**Task directions:** Reproduce each of the entries below with "camera" swapped for "viewer" and everything else left unchanged. Omit the pictures from your answer.

**Provided material:**
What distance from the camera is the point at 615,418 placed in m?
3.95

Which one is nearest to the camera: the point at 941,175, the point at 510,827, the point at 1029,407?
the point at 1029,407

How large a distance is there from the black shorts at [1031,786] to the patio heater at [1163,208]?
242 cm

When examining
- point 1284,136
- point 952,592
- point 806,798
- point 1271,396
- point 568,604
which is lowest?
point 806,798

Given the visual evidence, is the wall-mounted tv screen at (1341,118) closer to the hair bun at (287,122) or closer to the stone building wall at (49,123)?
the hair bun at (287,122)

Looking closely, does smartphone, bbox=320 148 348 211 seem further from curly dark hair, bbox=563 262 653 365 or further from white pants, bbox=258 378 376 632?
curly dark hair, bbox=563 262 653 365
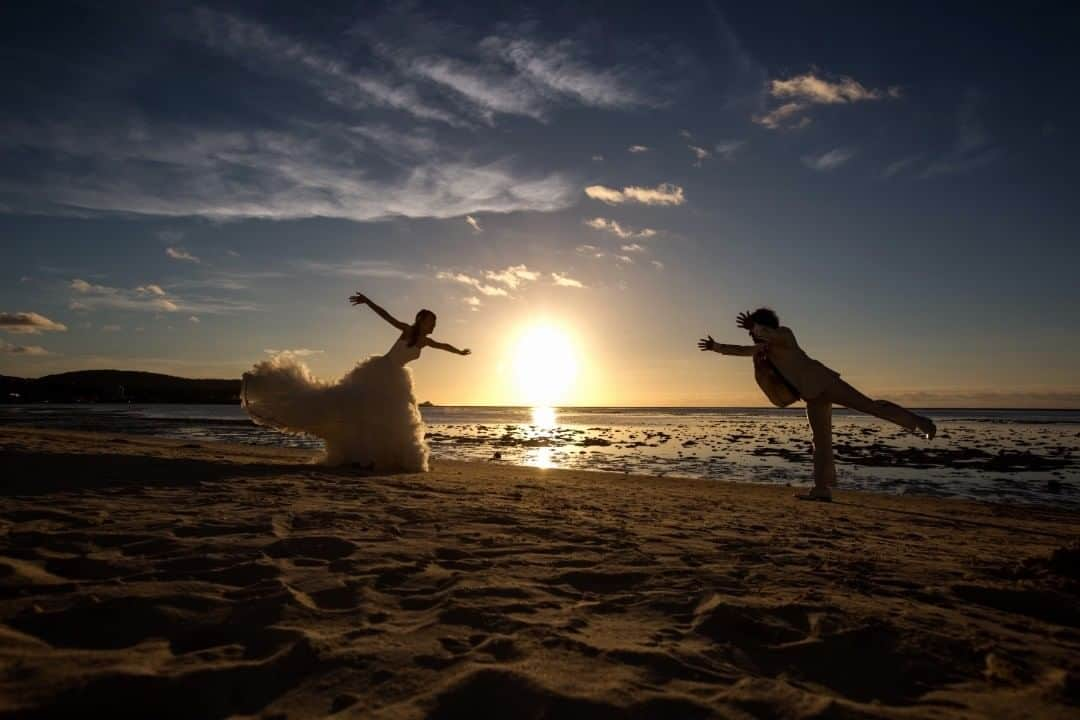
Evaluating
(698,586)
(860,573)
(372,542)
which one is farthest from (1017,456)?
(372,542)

**Exercise result:**
What distance from the viewer is the point at 615,418 placed in m?
3.95

Which one is nearest to the viewer: the point at 941,175, the point at 510,827, the point at 1029,407?
the point at 1029,407

How large a distance is there from the black shorts at [1031,786] to the patio heater at [1163,208]?
242 cm

When examining
- point 1284,136
- point 952,592
- point 806,798
- point 1271,396
- point 568,604
which is lowest?
point 806,798

Given the visual evidence, is the wall-mounted tv screen at (1341,118) closer to the hair bun at (287,122) or closer to the stone building wall at (49,123)?
the hair bun at (287,122)

Looking closely, does smartphone, bbox=320 148 348 211 seem further from curly dark hair, bbox=563 262 653 365 or further from white pants, bbox=258 378 376 632?
curly dark hair, bbox=563 262 653 365
Evaluating
(698,586)
(860,573)
(372,542)
which one is farthest from (1017,456)?
(372,542)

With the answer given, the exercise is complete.